In this kernel I will use a pre-trained Inception V3 as feature extractor of my CNN model and train it further (along with my custom fully-connected NN classifier), to make it able to classify the breed of any dog given in the input image with an high accuracy.

In [None]:
from torchvision import transforms, datasets, models

from torch import optim, cuda, device, max, mean, FloatTensor, save, no_grad, backends, load, autograd
from torch.utils.data import DataLoader, sampler, random_split
import torch.nn as nn

# from PIL import Image
from PIL.Image import open
from numpy import random, zeros
from pandas import DataFrame
from os import listdir, mkdir
from matplotlib.pyplot import figure, plot, subplot, imread, imshow
%matplotlib inline

import xml.etree.ElementTree as ET

cuda.init()
cuda.empty_cache()
cuda.memory_summary(device=None, abbreviated=False)

def set_debug_apis(state: bool = False):
    autograd.profiler.profile(enabled=state)
    autograd.profiler.emit_nvtx(enabled=state)
    autograd.set_detect_anomaly(mode=state)

# Then in training code before the train loop 
set_debug_apis(state=False)

After importing the necessary modules, we will define a set of functions useful for taking (and printing) a sample of data from the dataset and then transforming it to conform to the standard Inception V3 input (pre-trained), also defining the online data increments that I will use during training. 

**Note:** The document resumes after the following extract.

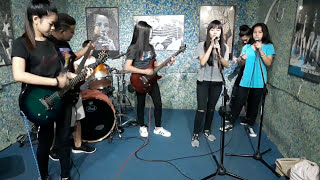 Huling Sayaw - Kamikazee (Cover by SPCS Band)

First of all, I'll print the samples along with their cropped versions.

In [None]:
def crop_image(breed, dog, data_dir):
    tree = ET.parse(data_dir + "annotation/" + breed + "/" + dog)
    bounding_box = tree.getroot().findall("object")[0].find("bndbox")
    xmin = int(bounding_box.find("xmin").text)
    xmax = int(bounding_box.find("xmax").text)
    ymin = int(bounding_box.find("ymin").text)
    ymax = int(bounding_box.find("ymax").text)
    return imread(data_dir + "images/" + breed + "/" + dog + ".jpg")[
        ymin:ymax, xmin:xmax, :
    ]


data_dir = "../data/"
breed_list = listdir(data_dir + "images/")
running_device = device("cuda:0" if cuda.is_available() else "cpu")
print(running_device)


def plot_sample_image_vs_crop(data_dir):
    figure(figsize=(20, 20))
    for i in range(4):
        subplot(421 + (i * 2))
        breed = random.choice(breed_list)
        dog = random.choice(listdir(data_dir + "annotation/" + breed))
        img = imread(data_dir + "images/" + breed + "/" + dog + ".jpg")
        imshow(img)

        tree = ET.parse(data_dir + "annotation/" + breed + "/" + dog)
        boundingBox = tree.getroot().findall("object")[0].find("bndbox")
        xmin = int(boundingBox.find("xmin").text)
        xmax = int(boundingBox.find("xmax").text)
        ymin = int(boundingBox.find("ymin").text)
        ymax = int(boundingBox.find("ymax").text)
        plot([xmin, xmax, xmax, xmin, xmin], [ymin, ymin, ymax, ymax, ymin])
        crop_img = crop_image(breed, dog, data_dir)
        subplot(422 + (i * 2))
        imshow(crop_img)


plot_sample_image_vs_crop(data_dir=data_dir)


Now I'will create a new folder to store the cropped version of the images from the dataset, in order to use them for the training and testing.

In [None]:
def save_image(breed_and_file):
    global data_dir
    img = open("".join([data_dir, "images/", breed_and_file, ".jpg"]))
    tree = ET.parse("".join([data_dir, "annotation/", breed_and_file]))
    boundingBox = tree.getroot().findall("object")[0].find("bndbox")
    xmin = int(boundingBox.find("xmin").text)
    xmax = int(boundingBox.find("xmax").text)
    ymin = int(boundingBox.find("ymin").text)
    ymax = int(boundingBox.find("ymax").text)
    img = img.crop((xmin, ymin, xmax, ymax))
    img = img.convert("RGB")
    img.save("".join([data_dir, "cropped_images/", breed_and_file, ".jpg"]))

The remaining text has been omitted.